Several of the surveys presented at CODATA2019, demonstrated that Chinese researchers often express a willingness to share data only under specific conditions. Co-authorship is a data sharing condition that came up several times, and is understandable when considering the pressure to publish. Whether application of a co-authorship condition can truly be considered as ‘open data sharing’ is debatable. However it must be noted that there are instances of co-authorship as a condition of data sharing by non-Chinese researchers, for example the Alzheimer’s Disease Neuroimaging Initiative. How conditional data sharing might be resolved for Chinese research remains unclear.

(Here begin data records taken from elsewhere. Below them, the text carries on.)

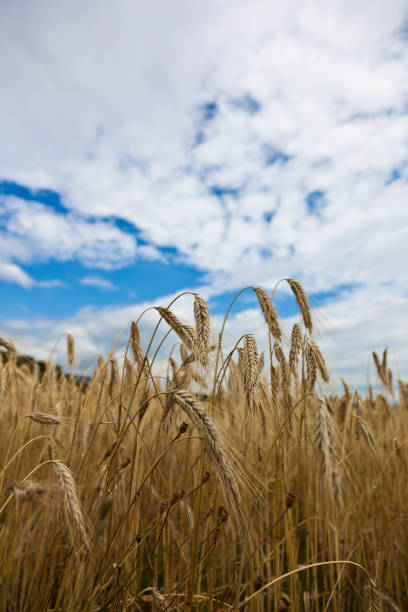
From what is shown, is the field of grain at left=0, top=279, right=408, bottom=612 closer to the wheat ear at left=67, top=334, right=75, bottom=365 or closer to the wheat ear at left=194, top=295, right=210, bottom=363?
the wheat ear at left=194, top=295, right=210, bottom=363

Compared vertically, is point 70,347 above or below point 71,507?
above

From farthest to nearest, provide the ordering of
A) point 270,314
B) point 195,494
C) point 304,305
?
1. point 304,305
2. point 270,314
3. point 195,494

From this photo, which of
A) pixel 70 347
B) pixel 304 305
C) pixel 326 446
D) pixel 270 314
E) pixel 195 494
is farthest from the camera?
pixel 70 347

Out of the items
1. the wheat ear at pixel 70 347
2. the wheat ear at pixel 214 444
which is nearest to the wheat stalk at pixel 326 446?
the wheat ear at pixel 214 444

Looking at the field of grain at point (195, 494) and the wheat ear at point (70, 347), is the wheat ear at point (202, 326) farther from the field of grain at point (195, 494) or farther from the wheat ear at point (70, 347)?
the wheat ear at point (70, 347)

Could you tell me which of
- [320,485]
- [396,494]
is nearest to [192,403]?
[320,485]

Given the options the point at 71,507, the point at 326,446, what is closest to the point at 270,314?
the point at 326,446

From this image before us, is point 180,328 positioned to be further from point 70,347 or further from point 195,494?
point 70,347

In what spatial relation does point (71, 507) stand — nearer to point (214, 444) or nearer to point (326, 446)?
point (214, 444)

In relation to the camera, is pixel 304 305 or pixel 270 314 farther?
pixel 304 305

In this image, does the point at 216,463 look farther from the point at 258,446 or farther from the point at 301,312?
the point at 258,446

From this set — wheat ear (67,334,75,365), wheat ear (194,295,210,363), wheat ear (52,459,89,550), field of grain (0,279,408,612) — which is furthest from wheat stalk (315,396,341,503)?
wheat ear (67,334,75,365)

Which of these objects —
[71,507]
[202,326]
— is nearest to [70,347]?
[202,326]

Planning to manage and archive research data
When Springer Nature surveyed Chinese researchers on their attitudes to sharing data, the results showed that 93% Chinese researchers have completed a Data Management Plan (DMP) in the last two years, compared to 70% worldwide. The Chinese State Council’s ‘Scientific Data Administrative Measures’ (the Measures), published in May 2018, make it mandatory to complete a DMP.
After an intense week of workshops, presentations, panels, formal discussions and informal chats, it is clear that there are key questions still to be answered with regard to research data in China. What it means to be FAIR, and what open data in China look like are two such unanswered questions. However it is significant and positive that Chinese research agencies are engaging with the international data stewardship community through events such as CODATA. In addition, the announcement of policies together with clear guidance and resources for implementation means that policies on research data are able to quickly make an impact on the way in which research in China is carried out.